I have run the regression on the listwise deleted cases and my IV’s account for very little of the variance in my DV, subsequently I have run the regression on a complete file following multiple imputation – The results are very similar, in that my 9 IV’s still predict only approx 12% of the variance in my DV, however, now one of my IV’S indicates that it is making a significant contribution (this happens to be a log transformed variable)…
- Should I report original data if there is little difference between my conclusions – i.e my IV’s poorly predict the dv, or report the complete data?
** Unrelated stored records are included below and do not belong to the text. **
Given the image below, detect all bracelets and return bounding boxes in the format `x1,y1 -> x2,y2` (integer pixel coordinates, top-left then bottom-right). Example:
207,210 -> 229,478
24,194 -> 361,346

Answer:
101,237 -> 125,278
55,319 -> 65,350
- Whether you should impute both the pre- and post- scores, or the difference score, depends on how you analyze the pre-post difference. You should be aware there are legitimate limitations to analyses of difference scores (see Edwards, 1994, for a nice review), and a regression approach in which you analyze the residual for post- scores after controlling for pre-scores might be better. In that case, you would want to impute pre- and post- scores, since those are the variables that will be in your analytic model. However, if you’re intent on analyzing difference scores, impute the difference scores, since it’s unlikely you will want to manually compute difference scores across all your imputed data sets. In other words, whatever variable(s) you are using in your actual analytic model, is/are the variable(s) that you should use in your imputation model.
- Again, I would impute with the transformed variable, since that is what is used in your analytic model.
- Adding variables to the imputation model will increase the computational demands of the imputation process, BUT, if you have the time, more information is always better. Variables with complete data could potentially be very useful auxiliary variables for explaining MAR missingness. If using all your variables results in too time/computation demanding of an imputation model (i.e., if you have a big data set), create dummy variables for each cases’s missingness for each variable, and see which complete variables predict those missingness variables in logistic models–then include those particular complete case variables in your imputation model.
- I wouldn’t report the original (i.e., list-wise deleted) analyses. If your missingness mechanism is MAR, then MI is not only going to give you increased power, but it will also give you more accurate estimates (Enders, 2010). Thus, the significant effect with MI might be non-significant with list-wise deletion because that analysis is underpowered, biased, or both.
Edwards, J. R. (1994). Regression analysis as an alternative to difference scores. Journal of Management, 20, 683-689.
Enders, C. K. (2010). Applied Missing Data Analysis. New York, NY: Guilford Press.